As the work and pensions secretary says vendors of the Big Issue exploited a loophole allowing immigrants access to UK benefits, the magazine’s founder says the Big Issue saves the taxpayer money.
Following a speech on welfare policy in Berlin, Work and Pensions Secretary Iain Duncan Smith was quoted in the Times newspaper as having referred to the Big Issue magazine while discussing the issue of benefit tourism.
Mr Duncan Smith praised the magazine, saying it was “a brilliant idea by a brilliant individual, who himself was homeless.”
However he added: “But actually what is happening progressively, more and more, is people mostly from southern and eastern Europe have actually ended up being Big Issue sellers and they claim, as self-employed, immediately, tax credits.”
Mr Duncan Smith was then reported to have said: “So when we talk about benefits, they are not just out-of-work benefits, they are also in-work benefits, that are being claimed.”
“Romanians have been claiming those for some time now, regardless of when they came in. We had a reasonable influx of Romanians long before we opened the doors on 1 January. They came in on the self-employment level and that is an issue that needs to be dealt with. So [when] I talk about benefit tourism, in a sense, we are talking about in-work benefit tourism.”
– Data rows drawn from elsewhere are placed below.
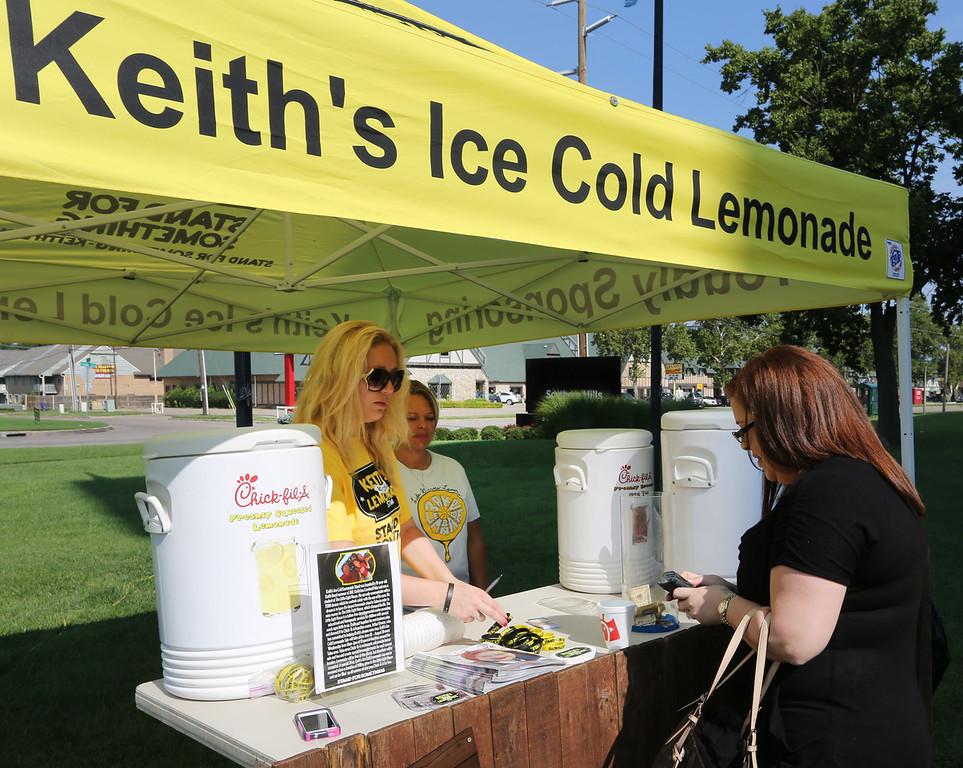 Melanie Lemons gives a glass of Keith's lemonade to Dana Davis.
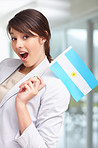 Cute young female with an argentinian flag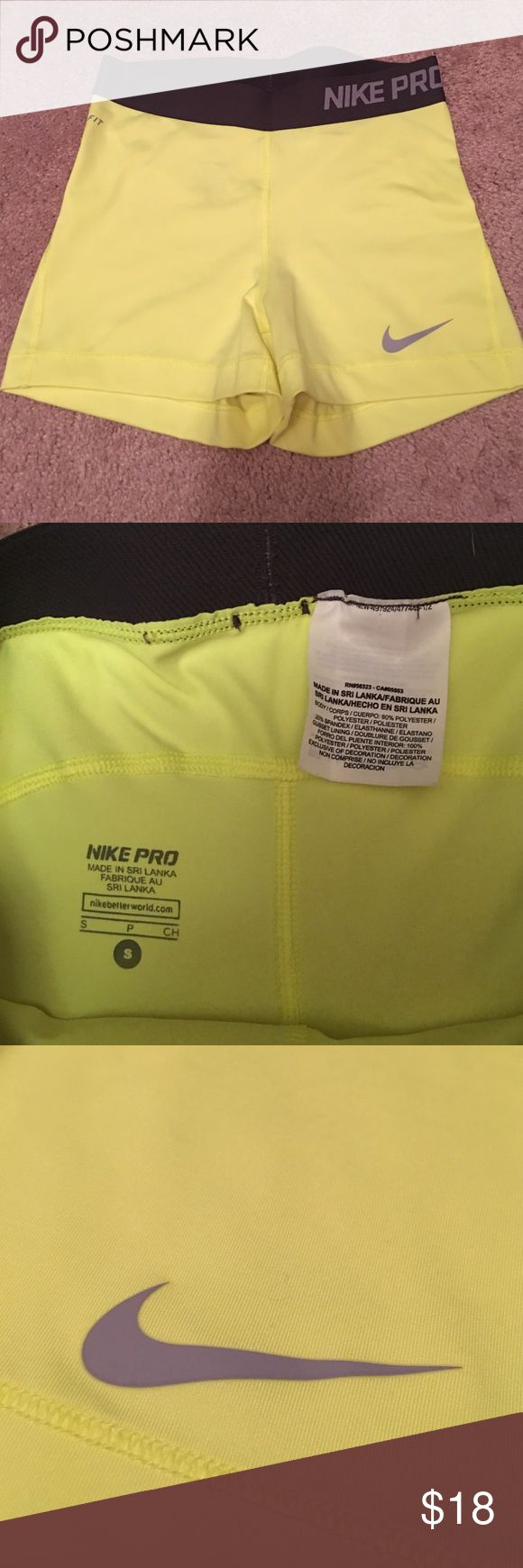Neon yellow Nike Pro Spandex Nike Pro Dri-Fit shorts. Color is a bright neon yellow with dark grey band around the waist. Maybe worn once, so they are in great condition! Selling due to them sitting in my closet for so long. Nike Shorts
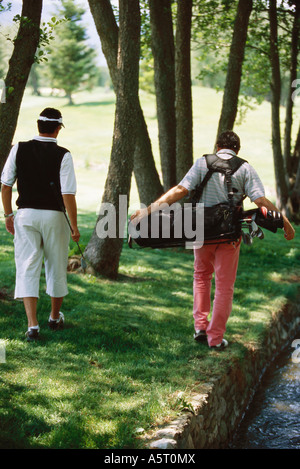 Golfers looking for ball under trees, rear view - Stock Photo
In March 2014 the Department of Work and Pensions (DWP) brought in a minimum earnings threshold of £153 per week, meaning that any migrant earning less than this can no longer claim in-work benefits.
It is wrong to promote the idea that the Big Issue is doing anything nefarious or harmful in adding to a problem which is not of its making John Bird, Big Issue founder
The government also said the new earnings threshold would “help ensure that benefits only go to those who are genuinely working”, and that it was being introduced “as part of the government’s long-term plan to cap welfare and reduce immigration.”
Of the 3,500 vendors currently registered by the Big Issue, 25 per cent are Romanian or Roma, 66 per cent British and the remainder other nationalities.
But the Big Issue says that the average weekly earnings of its vendors are currently £47.10 – well below the minimum earnings threshold to qualify for in-work benefits.
John Bird, founder of the Big Issue, said in a statement: “the flaws which IDS [Iain Duncan Smith] has highlighted were inherent in a benefit system created by the government and, to that extent, the problem is the government’s and not one of the Big Issue’s making.
“The Big Issue was set up to lift people into work and reduce the chance of people in need ever to resort to wrong doing. By giving people a hand-up rather than a hand-out it is providing a real and ongoing cost saving for the taxpayer.”
Mr Bird said it was for the government to act to change the benefit rules if necessary, “but in the meantime, it is wrong to promote the idea that the Big Issue is doing anything nefarious or harmful in adding to a problem which is not of its making.”
Although the DWP did not have any figures about Romanians using the Big Issue as a means to access benefits, it said in a statement “it is an area of legitimate public concern”.